How to Use This Calculator
- Enter a chemistry assay or method name for clear reporting.
- Set positive and negative class labels that match your laboratory decision rule.
- Type the confusion matrix counts for true positives, false positives, true negatives, and false negatives.
- Select how many decimal places you want in the results.
- Click Calculate Metrics to show results above the form, including detailed rates, a confusion matrix, and a Plotly graph.
- Use the export buttons to save the current report as CSV or PDF.
- Compare sensitivity and specificity together before judging method quality.
- Review false-negative and false-positive rates to decide whether detection or selectivity needs improvement.
Frequently Asked Questions
1. What do sensitivity and specificity mean in chemistry?

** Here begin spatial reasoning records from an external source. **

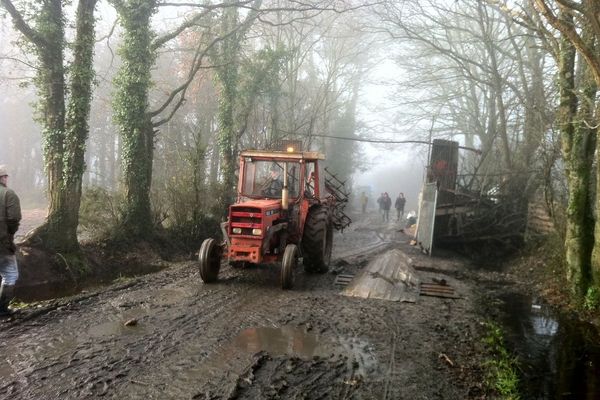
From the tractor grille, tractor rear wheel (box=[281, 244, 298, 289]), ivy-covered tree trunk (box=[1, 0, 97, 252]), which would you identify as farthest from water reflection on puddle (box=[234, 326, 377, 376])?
ivy-covered tree trunk (box=[1, 0, 97, 252])

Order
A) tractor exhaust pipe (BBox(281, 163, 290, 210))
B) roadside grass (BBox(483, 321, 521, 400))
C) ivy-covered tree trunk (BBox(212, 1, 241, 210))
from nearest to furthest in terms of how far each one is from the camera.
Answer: roadside grass (BBox(483, 321, 521, 400)), tractor exhaust pipe (BBox(281, 163, 290, 210)), ivy-covered tree trunk (BBox(212, 1, 241, 210))

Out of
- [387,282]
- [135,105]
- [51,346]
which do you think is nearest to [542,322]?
[387,282]

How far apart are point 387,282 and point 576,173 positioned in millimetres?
3926

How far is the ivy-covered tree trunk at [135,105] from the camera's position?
11.0m

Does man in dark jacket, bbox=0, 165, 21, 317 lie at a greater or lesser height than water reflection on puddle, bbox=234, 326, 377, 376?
greater

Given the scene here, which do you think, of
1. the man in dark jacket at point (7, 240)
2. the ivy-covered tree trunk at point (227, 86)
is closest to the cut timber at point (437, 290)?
the man in dark jacket at point (7, 240)

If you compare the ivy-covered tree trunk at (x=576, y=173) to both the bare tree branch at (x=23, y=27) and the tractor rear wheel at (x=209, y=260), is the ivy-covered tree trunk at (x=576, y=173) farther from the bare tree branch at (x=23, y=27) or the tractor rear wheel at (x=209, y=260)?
the bare tree branch at (x=23, y=27)

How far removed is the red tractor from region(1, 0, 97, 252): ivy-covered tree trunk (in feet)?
10.6

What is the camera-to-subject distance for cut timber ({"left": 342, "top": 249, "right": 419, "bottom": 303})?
306 inches

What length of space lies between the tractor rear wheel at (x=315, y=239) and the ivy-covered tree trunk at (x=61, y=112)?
457cm

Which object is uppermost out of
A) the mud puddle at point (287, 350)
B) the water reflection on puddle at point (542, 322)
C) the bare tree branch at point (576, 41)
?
Answer: the bare tree branch at point (576, 41)

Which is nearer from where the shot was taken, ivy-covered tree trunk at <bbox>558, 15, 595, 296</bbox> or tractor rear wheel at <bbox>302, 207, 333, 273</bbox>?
ivy-covered tree trunk at <bbox>558, 15, 595, 296</bbox>

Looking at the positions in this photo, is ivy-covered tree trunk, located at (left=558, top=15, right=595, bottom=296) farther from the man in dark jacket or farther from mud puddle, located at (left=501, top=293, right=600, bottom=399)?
the man in dark jacket

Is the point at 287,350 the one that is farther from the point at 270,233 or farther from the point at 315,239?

Sensitivity measures how well an assay catches truly positive samples. Specificity measures how well it rejects truly negative samples. In chemistry, both matter when validating contaminant tests, screening methods, and binary pass-fail decisions.
2. When can accuracy be misleading?
Accuracy can look high when negative samples dominate the dataset. A method may classify many clean samples correctly while still missing important contaminated ones. That is why sensitivity, specificity, and balanced accuracy should be reviewed together.
3. Why are precision and NPV included?
Precision estimates how many positive calls are truly positive. NPV estimates how many negative calls are truly negative. Together they help laboratories judge trustworthiness of released results under changing prevalence conditions.
4. What does a false negative mean in assay validation?
A false negative means the method missed a sample that truly contains the target analyte or condition. In chemistry screening, that can hide safety, compliance, or quality risks, so low false-negative rates are often very important.
5. Can this calculator be used for chromatography or spectroscopy screening?
Yes. The calculator works for any binary classification table, including spectroscopy screening, chromatography confirmation, contamination flags, sensor alarms, and pass-fail assay outcomes. You only need the four confusion matrix counts.
6. What is balanced accuracy?
Balanced accuracy averages sensitivity and specificity. It gives equal weight to positive and negative classes, which makes it useful when your data is imbalanced or when ordinary accuracy overstates performance.
7. Why are likelihood ratios useful?
Likelihood ratios show how much a positive or negative result shifts belief in the target condition. Higher LR+ values strengthen positive evidence, while lower LR− values strengthen negative evidence.
8. What happens when a denominator becomes zero?
A zero denominator happens when a required subgroup is empty, such as no positive samples or no negative samples. The calculator shows N/A for those metrics. Add representative validation data for complete interpretation.